Evolution of the RUNX family of transcription factors

RUNT/X genes are found broadly throughout Metazoans10. Vertebrates have evolved three paralogs, RUNX1, RUNX2, and RUNX3, suggested to have arisen through two independent duplications of the ancestral RUNT gene locus near the base of the vertebrate tree (Fig. 1)1,11. Modern RUNX paralogs have maintained strong structural homology and conserved protein domains, and are expressed in two main isoforms from a proximal (P2) or distal (P1) promoter (Fig. 1)1,2,12. While RUNX members play important and overlapping functions in many developmental processes (reviewed in ref. 2), they each have tissue-specific expression patterns indicating some exclusive roles2,8,13. For example, RUNX1 (AML1/CBFA2) is regarded as a master transcription factor regulating hematopoiesis and blood cell development14,15. RUNX3 plays an important role in inflammation and tumor suppression16,17, while RUNX2 (CBFA1) has evolved a unique role in bone development and is regarded as the master regulator of osteogenesis18,19. Unlike other RUNT/X family members, an additional poly-glutamine (Q) (polyQ), poly-alanine (A) (polyA) tandem (QA) repeat domain has evolved within RUNX2 (Fig. 1)20, which was found to play a role in protein transactivation21,22,23,24,25. Moreover, the RUNX2 QA repeat displays large length variation between species, which is often correlated with skull shape in mammals.
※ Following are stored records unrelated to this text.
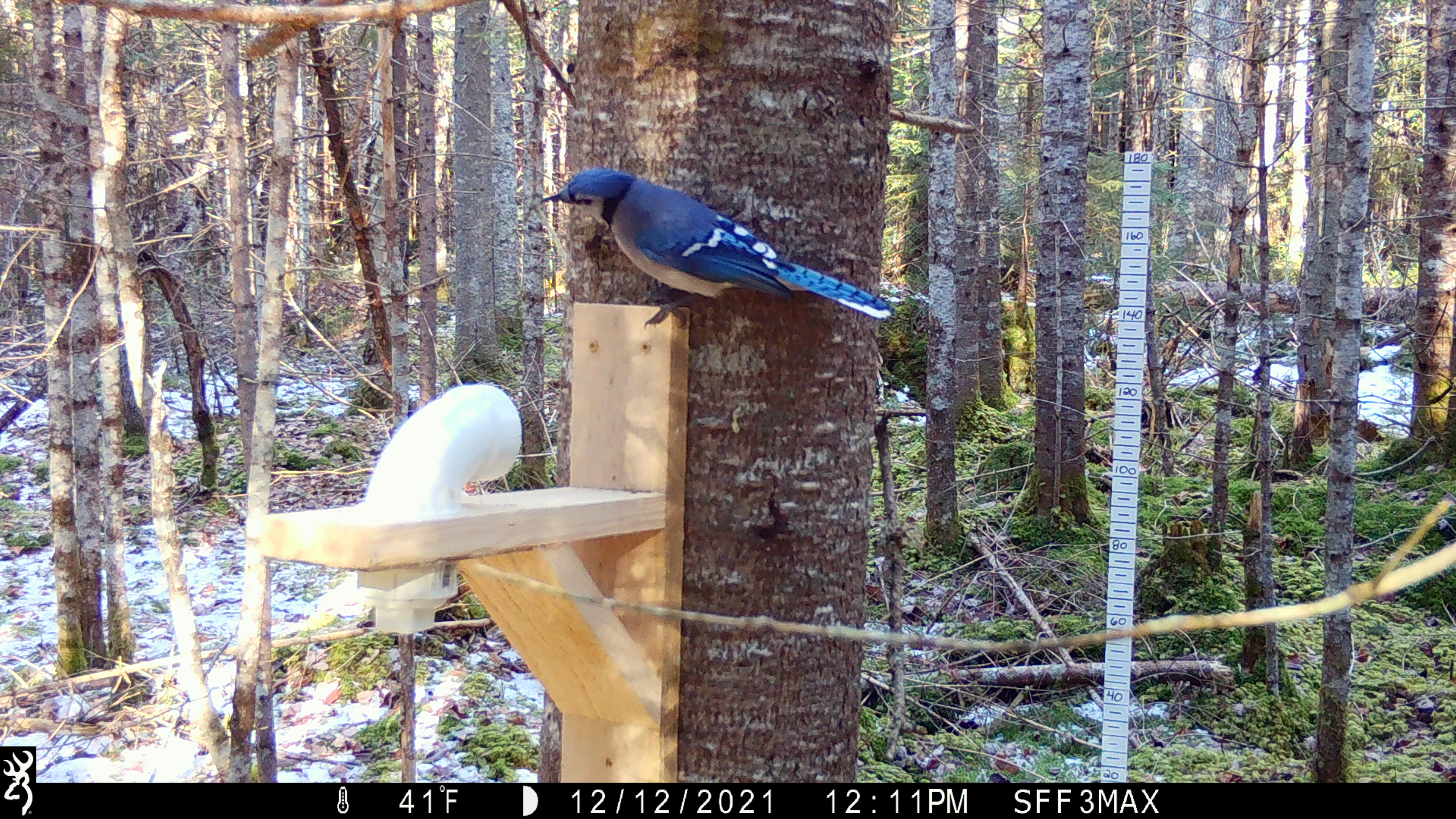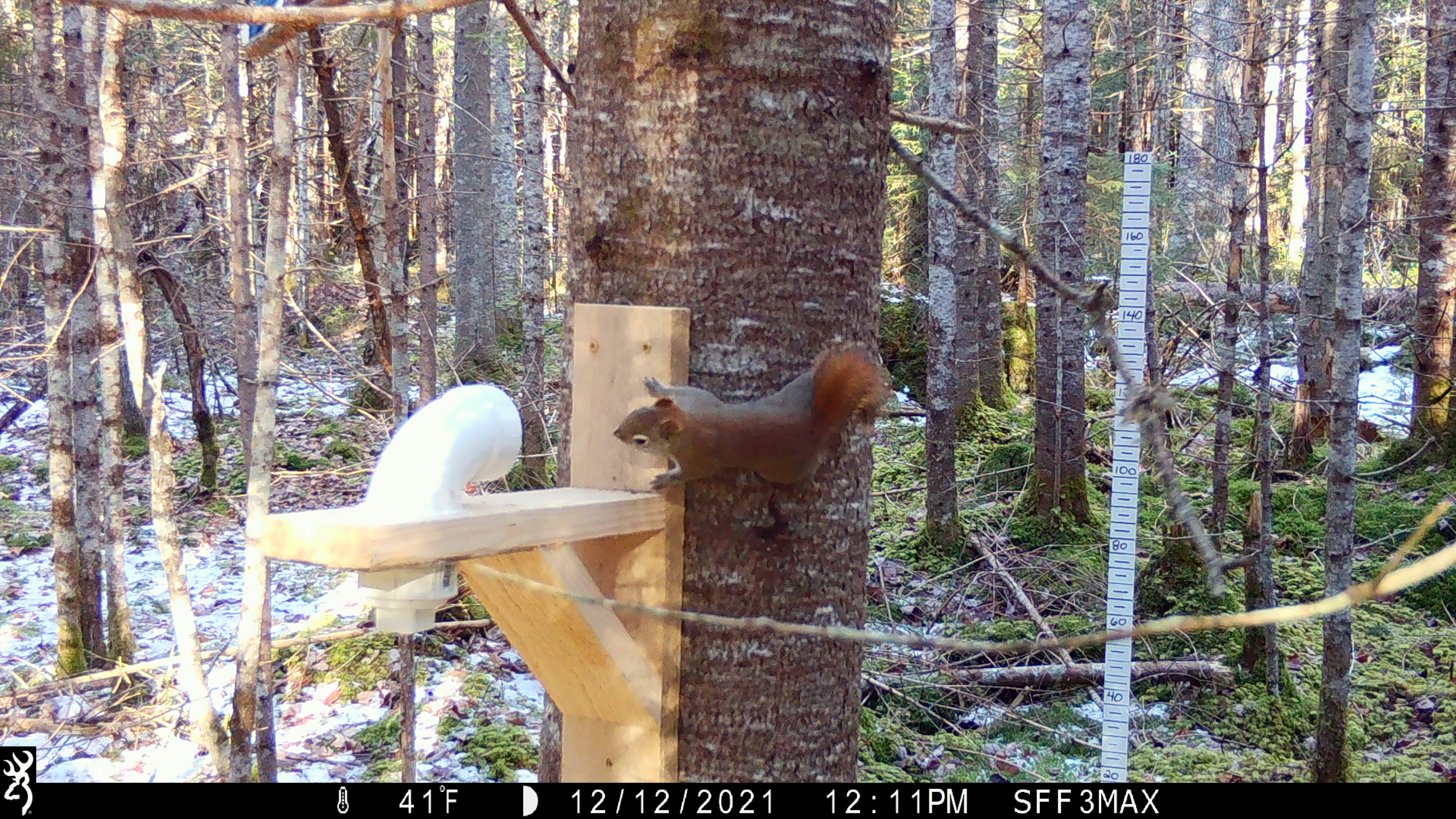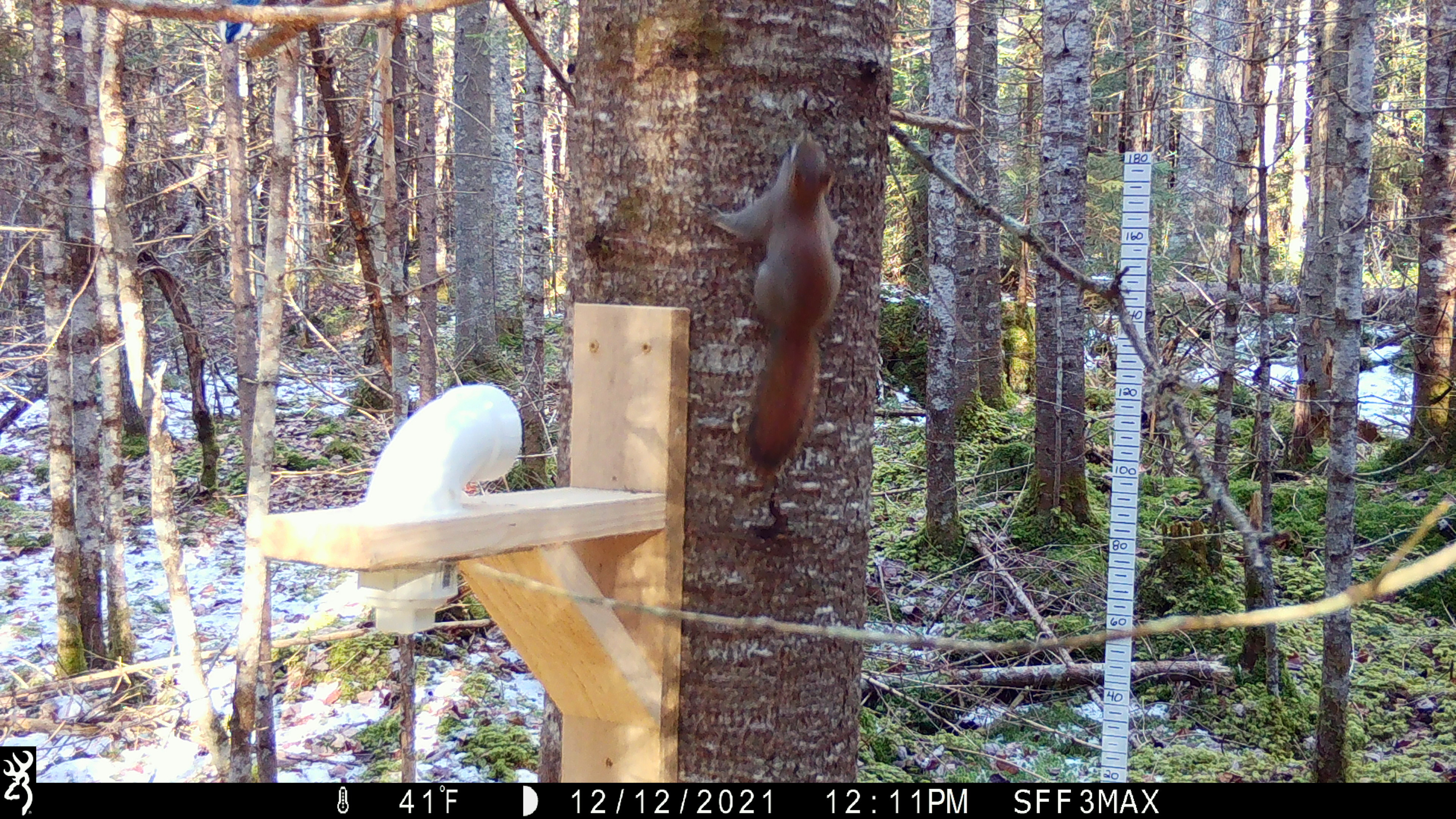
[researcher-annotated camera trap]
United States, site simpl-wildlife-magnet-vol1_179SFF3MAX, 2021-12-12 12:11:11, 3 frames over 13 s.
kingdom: Animalia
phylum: Chordata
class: Aves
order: Passeriformes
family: Corvidae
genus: Cyanocitta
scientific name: Cyanocitta cristata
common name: blue jay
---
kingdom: Animalia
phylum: Chordata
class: Mammalia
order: Rodentia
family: Sciuridae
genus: Tamiasciurus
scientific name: Tamiasciurus hudsonicus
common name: red squirrel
RUNX2 QA repeat variation has been suggested to subtly impact its molecular function, leading to increased morphological variation within a population on which selection can act. Genes that play fundamental developmental roles and are prone to variation have been labeled as “evolutionary tuning knobs”26, where length variation within these can subtly alter their protein function. However, little is known about the precise role of the RUNX2 QA repeat during skeletal development, nor how and when it emerged during the evolution of vertebrates. In this study, we examine the roles of the RUNX2 QA repeat during osteogenesis and lend perspectives to how changes to its composition may have facilitated the evolution of the vertebrate skeleton. Furthermore, we perform a phylogenetic analysis of the RUNX2 QA repeat across the major vertebrate radiations and discuss how the emergence and expansion of the novel QA domain may have helped to shape vertebrate diversity.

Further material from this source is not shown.